## EXERCISE REQUIREMENTS
Can you lay out all of the data below as a JSON list of strings, one string per line, leaving out the blank lines?

## ENTRIES SUPPLIED

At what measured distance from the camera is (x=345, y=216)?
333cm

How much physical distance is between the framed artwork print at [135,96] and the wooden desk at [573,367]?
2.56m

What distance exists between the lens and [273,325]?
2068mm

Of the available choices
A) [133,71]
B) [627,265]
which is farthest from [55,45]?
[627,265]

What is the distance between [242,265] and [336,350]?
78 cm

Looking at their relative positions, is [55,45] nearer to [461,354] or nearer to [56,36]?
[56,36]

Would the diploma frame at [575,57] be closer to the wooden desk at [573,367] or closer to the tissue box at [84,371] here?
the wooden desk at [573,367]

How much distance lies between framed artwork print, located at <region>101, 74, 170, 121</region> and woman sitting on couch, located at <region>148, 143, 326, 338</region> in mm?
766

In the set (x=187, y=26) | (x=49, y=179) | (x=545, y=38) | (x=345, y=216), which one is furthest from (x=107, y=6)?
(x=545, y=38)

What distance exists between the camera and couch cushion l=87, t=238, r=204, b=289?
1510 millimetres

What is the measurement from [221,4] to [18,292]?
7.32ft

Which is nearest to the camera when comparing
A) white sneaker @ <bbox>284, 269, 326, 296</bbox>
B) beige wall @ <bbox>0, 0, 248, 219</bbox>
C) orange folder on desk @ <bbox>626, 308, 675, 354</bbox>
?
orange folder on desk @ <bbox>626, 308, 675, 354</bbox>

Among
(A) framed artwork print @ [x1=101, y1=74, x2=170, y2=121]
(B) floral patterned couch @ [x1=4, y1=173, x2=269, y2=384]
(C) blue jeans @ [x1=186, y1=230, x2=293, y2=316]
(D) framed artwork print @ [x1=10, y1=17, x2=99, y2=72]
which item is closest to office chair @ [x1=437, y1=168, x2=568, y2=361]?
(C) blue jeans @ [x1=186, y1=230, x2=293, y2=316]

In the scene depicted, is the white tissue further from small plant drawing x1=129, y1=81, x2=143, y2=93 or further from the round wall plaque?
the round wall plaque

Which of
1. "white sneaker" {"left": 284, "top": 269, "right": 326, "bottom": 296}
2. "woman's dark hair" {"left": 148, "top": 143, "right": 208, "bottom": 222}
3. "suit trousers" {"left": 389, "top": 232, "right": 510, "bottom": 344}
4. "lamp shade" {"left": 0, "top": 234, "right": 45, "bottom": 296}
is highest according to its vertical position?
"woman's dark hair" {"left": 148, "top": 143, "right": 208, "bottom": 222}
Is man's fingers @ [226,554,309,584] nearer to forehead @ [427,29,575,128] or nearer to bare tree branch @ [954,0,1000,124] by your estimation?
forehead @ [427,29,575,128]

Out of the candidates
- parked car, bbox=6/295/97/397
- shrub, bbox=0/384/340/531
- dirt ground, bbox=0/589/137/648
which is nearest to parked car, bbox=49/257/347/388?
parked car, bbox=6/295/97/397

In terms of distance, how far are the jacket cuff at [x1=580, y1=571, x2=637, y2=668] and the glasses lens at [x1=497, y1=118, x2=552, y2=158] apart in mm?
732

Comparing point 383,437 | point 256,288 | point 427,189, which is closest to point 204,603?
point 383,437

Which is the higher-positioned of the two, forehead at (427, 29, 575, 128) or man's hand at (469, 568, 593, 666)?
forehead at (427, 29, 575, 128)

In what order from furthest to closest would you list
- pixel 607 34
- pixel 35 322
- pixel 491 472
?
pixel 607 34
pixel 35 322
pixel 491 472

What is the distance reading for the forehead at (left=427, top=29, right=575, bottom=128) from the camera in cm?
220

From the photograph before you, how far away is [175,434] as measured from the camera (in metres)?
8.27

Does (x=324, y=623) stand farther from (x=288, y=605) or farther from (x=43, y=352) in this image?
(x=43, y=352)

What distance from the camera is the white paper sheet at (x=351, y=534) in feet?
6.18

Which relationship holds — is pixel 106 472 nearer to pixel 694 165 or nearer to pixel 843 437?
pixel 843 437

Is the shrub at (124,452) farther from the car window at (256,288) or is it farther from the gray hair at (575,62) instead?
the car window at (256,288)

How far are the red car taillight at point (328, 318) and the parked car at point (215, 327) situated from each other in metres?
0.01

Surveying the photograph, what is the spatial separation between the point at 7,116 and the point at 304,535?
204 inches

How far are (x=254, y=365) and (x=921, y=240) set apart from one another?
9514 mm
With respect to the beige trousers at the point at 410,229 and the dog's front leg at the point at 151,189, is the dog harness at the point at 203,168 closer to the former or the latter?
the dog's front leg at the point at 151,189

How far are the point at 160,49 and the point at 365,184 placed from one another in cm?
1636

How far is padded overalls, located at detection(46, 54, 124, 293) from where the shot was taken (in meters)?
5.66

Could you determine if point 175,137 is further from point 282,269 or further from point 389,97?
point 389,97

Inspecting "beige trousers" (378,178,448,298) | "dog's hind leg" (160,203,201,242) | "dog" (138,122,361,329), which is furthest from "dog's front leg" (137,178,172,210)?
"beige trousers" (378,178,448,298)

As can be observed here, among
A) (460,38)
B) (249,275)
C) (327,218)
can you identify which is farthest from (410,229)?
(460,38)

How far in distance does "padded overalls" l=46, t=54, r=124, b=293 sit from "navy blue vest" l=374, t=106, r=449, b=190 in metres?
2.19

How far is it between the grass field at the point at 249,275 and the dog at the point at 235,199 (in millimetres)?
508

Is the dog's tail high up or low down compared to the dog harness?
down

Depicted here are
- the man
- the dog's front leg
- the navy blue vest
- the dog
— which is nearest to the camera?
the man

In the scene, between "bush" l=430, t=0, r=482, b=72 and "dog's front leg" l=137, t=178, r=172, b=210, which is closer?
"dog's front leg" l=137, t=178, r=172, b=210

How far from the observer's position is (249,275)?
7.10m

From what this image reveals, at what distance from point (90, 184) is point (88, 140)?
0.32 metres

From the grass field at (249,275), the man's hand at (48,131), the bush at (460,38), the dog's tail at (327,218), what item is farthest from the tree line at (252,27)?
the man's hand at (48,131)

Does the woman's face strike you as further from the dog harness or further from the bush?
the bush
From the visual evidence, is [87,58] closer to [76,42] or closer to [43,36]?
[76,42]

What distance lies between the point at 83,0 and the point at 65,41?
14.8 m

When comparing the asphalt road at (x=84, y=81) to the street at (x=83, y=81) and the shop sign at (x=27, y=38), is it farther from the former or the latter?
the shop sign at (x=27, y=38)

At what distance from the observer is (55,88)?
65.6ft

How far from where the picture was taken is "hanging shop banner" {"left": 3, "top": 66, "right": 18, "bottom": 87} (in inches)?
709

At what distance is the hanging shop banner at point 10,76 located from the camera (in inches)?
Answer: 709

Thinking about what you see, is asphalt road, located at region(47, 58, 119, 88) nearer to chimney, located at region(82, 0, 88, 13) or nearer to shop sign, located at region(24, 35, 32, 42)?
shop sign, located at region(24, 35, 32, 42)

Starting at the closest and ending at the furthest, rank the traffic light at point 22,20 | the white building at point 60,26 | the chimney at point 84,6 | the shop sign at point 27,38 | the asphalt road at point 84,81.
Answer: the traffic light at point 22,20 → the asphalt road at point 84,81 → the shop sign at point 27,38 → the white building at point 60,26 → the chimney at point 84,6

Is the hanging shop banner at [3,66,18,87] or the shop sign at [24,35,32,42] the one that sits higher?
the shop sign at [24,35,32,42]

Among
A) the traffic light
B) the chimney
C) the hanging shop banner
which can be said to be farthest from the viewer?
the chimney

## ANSWER TO THIS PROBLEM
[
  "At what measured distance from the camera is (x=345, y=216)?",
  "333cm",
  "How much physical distance is between the framed artwork print at [135,96] and the wooden desk at [573,367]?",
  "2.56m",
  "What distance exists between the lens and [273,325]?",
  "2068mm",
  "Of the available choices",
  "A) [133,71]",
  "B) [627,265]",
  "which is farthest from [55,45]?",
  "[627,265]",
  "What is the distance between [242,265] and [336,350]?",
  "78 cm",
  "Looking at their relative positions, is [55,45] nearer to [461,354] or nearer to [56,36]?",
  "[56,36]",
  "Would the diploma frame at [575,57] be closer to the wooden desk at [573,367] or closer to the tissue box at [84,371] here?",
  "the wooden desk at [573,367]",
  "How much distance lies between framed artwork print, located at <region>101, 74, 170, 121</region> and woman sitting on couch, located at <region>148, 143, 326, 338</region> in mm?",
  "766",
  "In the set (x=187, y=26) | (x=49, y=179) | (x=545, y=38) | (x=345, y=216), which one is furthest from (x=107, y=6)?",
  "(x=545, y=38)",
  "What distance exists between the camera and couch cushion l=87, t=238, r=204, b=289?",
  "1510 millimetres",
  "What is the measurement from [221,4] to [18,292]?",
  "7.32ft",
  "Which is nearest to the camera when comparing",
  "A) white sneaker @ <bbox>284, 269, 326, 296</bbox>",
  "B) beige wall @ <bbox>0, 0, 248, 219</bbox>",
  "C) orange folder on desk @ <bbox>626, 308, 675, 354</bbox>",
  "?",
  "orange folder on desk @ <bbox>626, 308, 675, 354</bbox>",
  "Among",
  "(A) framed artwork print @ [x1=101, y1=74, x2=170, y2=121]",
  "(B) floral patterned couch @ [x1=4, y1=173, x2=269, y2=384]",
  "(C) blue jeans @ [x1=186, y1=230, x2=293, y2=316]",
  "(D) framed artwork print @ [x1=10, y1=17, x2=99, y2=72]",
  "which item is closest to office chair @ [x1=437, y1=168, x2=568, y2=361]?",
  "(C) blue jeans @ [x1=186, y1=230, x2=293, y2=316]",
  "In the scene depicted, is the white tissue further from small plant drawing x1=129, y1=81, x2=143, y2=93 or further from the round wall plaque?",
  "the round wall plaque",
  "Which of",
  "1. \"white sneaker\" {\"left\": 284, \"top\": 269, \"right\": 326, \"bottom\": 296}",
  "2. \"woman's dark hair\" {\"left\": 148, \"top\": 143, \"right\": 208, \"bottom\": 222}",
  "3. \"suit trousers\" {\"left\": 389, \"top\": 232, \"right\": 510, \"bottom\": 344}",
  "4. \"lamp shade\" {\"left\": 0, \"top\": 234, \"right\": 45, \"bottom\": 296}",
  "is highest according to its vertical position?",
  "\"woman's dark hair\" {\"left\": 148, \"top\": 143, \"right\": 208, \"bottom\": 222}",
  "Is man's fingers @ [226,554,309,584] nearer to forehead @ [427,29,575,128] or nearer to bare tree branch @ [954,0,1000,124] by your estimation?",
  "forehead @ [427,29,575,128]",
  "Out of the candidates",
  "- parked car, bbox=6/295/97/397",
  "- shrub, bbox=0/384/340/531",
  "- dirt ground, bbox=0/589/137/648",
  "which is nearest to parked car, bbox=49/257/347/388?",
  "parked car, bbox=6/295/97/397",
  "In terms of distance, how far are the jacket cuff at [x1=580, y1=571, x2=637, y2=668] and the glasses lens at [x1=497, y1=118, x2=552, y2=158] apart in mm?",
  "732",
  "Comparing point 383,437 | point 256,288 | point 427,189, which is closest to point 204,603?",
  "point 383,437",
  "Which is the higher-positioned of the two, forehead at (427, 29, 575, 128) or man's hand at (469, 568, 593, 666)?",
  "forehead at (427, 29, 575, 128)",
  "In what order from furthest to closest would you list",
  "- pixel 607 34",
  "- pixel 35 322",
  "- pixel 491 472",
  "?",
  "pixel 607 34",
  "pixel 35 322",
  "pixel 491 472",
  "What is the distance reading for the forehead at (left=427, top=29, right=575, bottom=128) from the camera in cm?",
  "220",
  "From the photograph before you, how far away is [175,434] as measured from the camera (in metres)?",
  "8.27",
  "Does (x=324, y=623) stand farther from (x=288, y=605) or farther from (x=43, y=352) in this image?",
  "(x=43, y=352)",
  "What distance from the camera is the white paper sheet at (x=351, y=534) in feet?",
  "6.18",
  "Which relationship holds — is pixel 106 472 nearer to pixel 694 165 or nearer to pixel 843 437?",
  "pixel 843 437",
  "Is the shrub at (124,452) farther from the car window at (256,288) or is it farther from the gray hair at (575,62) instead?",
  "the car window at (256,288)",
  "How far are the red car taillight at point (328, 318) and the parked car at point (215, 327) situated from each other in metres?",
  "0.01",
  "Surveying the photograph, what is the spatial separation between the point at 7,116 and the point at 304,535?",
  "204 inches",
  "How far are (x=254, y=365) and (x=921, y=240) set apart from one another?",
  "9514 mm",
  "With respect to the beige trousers at the point at 410,229 and the dog's front leg at the point at 151,189, is the dog harness at the point at 203,168 closer to the former or the latter?",
  "the dog's front leg at the point at 151,189",
  "How far are the point at 160,49 and the point at 365,184 placed from one another in cm?",
  "1636",
  "How far is padded overalls, located at detection(46, 54, 124, 293) from where the shot was taken (in meters)?",
  "5.66",
  "Could you determine if point 175,137 is further from point 282,269 or further from point 389,97?",
  "point 389,97",
  "Inspecting \"beige trousers\" (378,178,448,298) | \"dog's hind leg\" (160,203,201,242) | \"dog\" (138,122,361,329), which is furthest from \"dog's front leg\" (137,178,172,210)?",
  "\"beige trousers\" (378,178,448,298)",
  "As can be observed here, among",
  "A) (460,38)",
  "B) (249,275)",
  "C) (327,218)",
  "can you identify which is farthest from (410,229)?",
  "(460,38)",
  "How far in distance does \"padded overalls\" l=46, t=54, r=124, b=293 sit from \"navy blue vest\" l=374, t=106, r=449, b=190 in metres?",
  "2.19",
  "How far is it between the grass field at the point at 249,275 and the dog at the point at 235,199 (in millimetres)?",
  "508",
  "Is the dog's tail high up or low down compared to the dog harness?",
  "down",
  "Depicted here are",
  "- the man",
  "- the dog's front leg",
  "- the navy blue vest",
  "- the dog",
  "— which is nearest to the camera?",
  "the man",
  "In the scene, between \"bush\" l=430, t=0, r=482, b=72 and \"dog's front leg\" l=137, t=178, r=172, b=210, which is closer?",
  "\"dog's front leg\" l=137, t=178, r=172, b=210",
  "How far from the observer's position is (249,275)?",
  "7.10m",
  "From what this image reveals, at what distance from point (90, 184) is point (88, 140)?",
  "0.32 metres",
  "From the grass field at (249,275), the man's hand at (48,131), the bush at (460,38), the dog's tail at (327,218), what item is farthest from the tree line at (252,27)?",
  "the man's hand at (48,131)",
  "Does the woman's face strike you as further from the dog harness or further from the bush?",
  "the bush",
  "From the visual evidence, is [87,58] closer to [76,42] or closer to [43,36]?",
  "[76,42]",
  "What distance lies between the point at 83,0 and the point at 65,41?",
  "14.8 m",
  "When comparing the asphalt road at (x=84, y=81) to the street at (x=83, y=81) and the shop sign at (x=27, y=38), is it farther from the former or the latter?",
  "the shop sign at (x=27, y=38)",
  "At what distance from the observer is (55,88)?",
  "65.6ft",
  "How far from where the picture was taken is \"hanging shop banner\" {\"left\": 3, \"top\": 66, \"right\": 18, \"bottom\": 87} (in inches)?",
  "709",
  "At what distance is the hanging shop banner at point 10,76 located from the camera (in inches)?",
  "Answer: 709",
  "Thinking about what you see, is asphalt road, located at region(47, 58, 119, 88) nearer to chimney, located at region(82, 0, 88, 13) or nearer to shop sign, located at region(24, 35, 32, 42)?",
  "shop sign, located at region(24, 35, 32, 42)",
  "Starting at the closest and ending at the furthest, rank the traffic light at point 22,20 | the white building at point 60,26 | the chimney at point 84,6 | the shop sign at point 27,38 | the asphalt road at point 84,81.",
  "Answer: the traffic light at point 22,20 → the asphalt road at point 84,81 → the shop sign at point 27,38 → the white building at point 60,26 → the chimney at point 84,6",
  "Is the hanging shop banner at [3,66,18,87] or the shop sign at [24,35,32,42] the one that sits higher?",
  "the shop sign at [24,35,32,42]",
  "Among",
  "A) the traffic light",
  "B) the chimney",
  "C) the hanging shop banner",
  "which can be said to be farthest from the viewer?",
  "the chimney"
]